Likewise, on August 16, in Florida v. United States, three other judges  unanimously held that Florida could not slash the period for early voting, explaining that “a dramatic reduction in the form of voting that is disproportionately used by African Americans would make it materially more difficult for some minority voters to cast a ballot . . . .”  Florida’s reduction in early voting, the court explained, was akin to “closing polling places in disproportionately African-American precincts.”  Noting that Congress enacted the Voting Rights Act to enforce the Fifteenth Amendment and “provide robust and meaningful protections for minority voting rights,” the court held that Florida could not suppress the vote through a significant reduction in the hours of early voting.   

On August 28, in Texas v. United States, in a yet another unanimous ruling, another three-judge court held that Texas’ new state legislative and congressional districts could not be squared with the Voting Rights Act, finding that new congressional, state senate and state house district lines had either the purpose or effect of diluting minority voting strength.  Importantly, because the court’s opinion, authored by George W. Bush appointee Judge Thomas Griffith, held that Texas had purposefully discriminated on account of race in both the congressional and state senate plans, Texas’ districting was both a violation of the Voting Rights Act and the Constitution.   
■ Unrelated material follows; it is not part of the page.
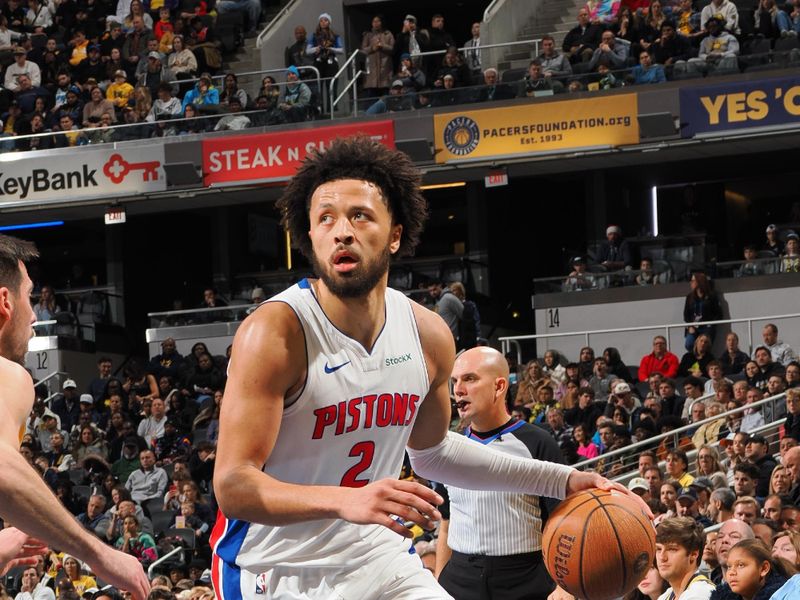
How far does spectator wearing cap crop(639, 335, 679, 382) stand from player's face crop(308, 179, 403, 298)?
13578 mm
These cases, along with Shelby County, tee up a fundamental question of federal power – does the Constitution give the federal government the power to continue in force one of the core parts of the Voting Rights Act – the preclearance requirement – which has been instrumental in ending numerous acts of racial discrimination in voting and guaranteeing access to the political process for millions of American citizens.  The Constitution’s text and history answer this question.  The text of the Constitution specifically empowers the federal government to secure the right to vote free of racial discrimination “by appropriate legislation,” giving Congress broad power to eliminate the scourge of racial discrimination in voting.   And history shows that the Framers of the Fifteenth Amendment wrote this enforcement language to give Congress the authority – no less sweeping than Congress’ other expressly enumerated powers – to ensure that the right to vote is enjoyed by all citizens regardless of race. 

The evidence of racial discrimination in voting from these three most recent cases, added to the massive record amassed in 2006 when lopsided bipartisan majorities of 98-0 in the Senate and 390-33 in the House voted to renew the Voting Rights Act, establishes the constitutionality of the 2006 reauthorization of the Voting Rights Act.  If the Supreme Court grants review in Shelby County, it should hold that the 2006 renewal of the preclearance requirement falls squarely within Congress’ express power to enforce the Fifteenth Amendment’s prohibition on racial discrimination in voting.